--- Texto de referência ---
== == ==

Luiz Carlos Hauly critica nova tributação do ICMS

(Foto: Pablo Valadares/Câmara dos Deputados)

Em uma recente manifestação, o deputado federal Luiz Carlos Hauly expressou forte oposição à Medida Provisória 1185, que visa tributar os incentivos fiscais do ICMS oferecidos pelos Estados. Esta proposta, que tem causado controvérsia, pode ter implicações significativas na carga tributária das empresas.

A política fiscal do Brasil está passando por um momento de intensa discussão com a introdução da Medida Provisória 1185, proposta pelo Governo Federal, que pretende tributar os incentivos fiscais do ICMS concedidos pelos Estados. O deputado Luiz Carlos Hauly se posicionou fortemente contra essa medida, argumentando que ela poderia causar mais danos do que benefícios à economia.

Hauly destacou que a tributação dos incentivos fiscais do ICMS, uma prática adotada há mais de 40 anos pelos Estados para incentivar o desenvolvimento econômico regional, não deveria ser a fonte de novas receitas fiscais para o Governo Federal. Segundo ele, essa abordagem pode prejudicar o ambiente de negócios e aumentar a carga tributária das empresas, que já enfrentam desafios significativos.

== == ==

--- Material de apoio ---
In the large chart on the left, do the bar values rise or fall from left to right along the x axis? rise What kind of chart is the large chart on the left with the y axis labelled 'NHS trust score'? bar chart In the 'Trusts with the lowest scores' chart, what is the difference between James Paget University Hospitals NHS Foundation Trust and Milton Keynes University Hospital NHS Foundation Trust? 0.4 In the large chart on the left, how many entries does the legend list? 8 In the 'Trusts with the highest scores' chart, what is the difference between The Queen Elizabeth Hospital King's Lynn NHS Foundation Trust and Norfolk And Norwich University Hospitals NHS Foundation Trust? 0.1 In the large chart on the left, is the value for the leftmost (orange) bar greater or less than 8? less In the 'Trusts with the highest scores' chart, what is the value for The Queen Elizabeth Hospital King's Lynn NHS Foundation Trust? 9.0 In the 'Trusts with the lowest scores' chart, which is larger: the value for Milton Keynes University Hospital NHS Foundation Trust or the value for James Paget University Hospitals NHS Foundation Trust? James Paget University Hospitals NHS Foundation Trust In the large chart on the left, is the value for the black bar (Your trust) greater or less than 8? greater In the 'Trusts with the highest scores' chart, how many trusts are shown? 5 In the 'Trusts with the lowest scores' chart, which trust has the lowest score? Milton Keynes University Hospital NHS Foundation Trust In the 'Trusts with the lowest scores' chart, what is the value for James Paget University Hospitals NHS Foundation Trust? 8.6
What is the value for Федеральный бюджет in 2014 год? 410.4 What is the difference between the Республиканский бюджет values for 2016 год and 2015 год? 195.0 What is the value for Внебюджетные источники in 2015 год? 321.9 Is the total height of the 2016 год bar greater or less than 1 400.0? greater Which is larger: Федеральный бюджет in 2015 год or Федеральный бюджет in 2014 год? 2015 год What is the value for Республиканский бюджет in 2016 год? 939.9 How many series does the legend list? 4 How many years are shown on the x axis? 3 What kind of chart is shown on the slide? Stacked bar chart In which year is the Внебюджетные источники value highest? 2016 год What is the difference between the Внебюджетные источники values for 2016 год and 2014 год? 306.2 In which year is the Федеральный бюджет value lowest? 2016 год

== == ==

--- Seu objetivo ---
Responda às perguntas a seguir com base no texto sobre a Medida Provisória que trata dos incentivos do ICMS:
1. Qual é o número da Medida Provisória criticada pelo deputado Luiz Carlos Hauly?
2. Por qual esfera de governo a medida foi proposta?
3. Há quanto tempo os Estados adotam a prática de conceder incentivos fiscais do ICMS?

--- Resultado ---
1. Medida Provisória 1185.
2. Pelo Governo Federal.
3. Há mais de 40 anos.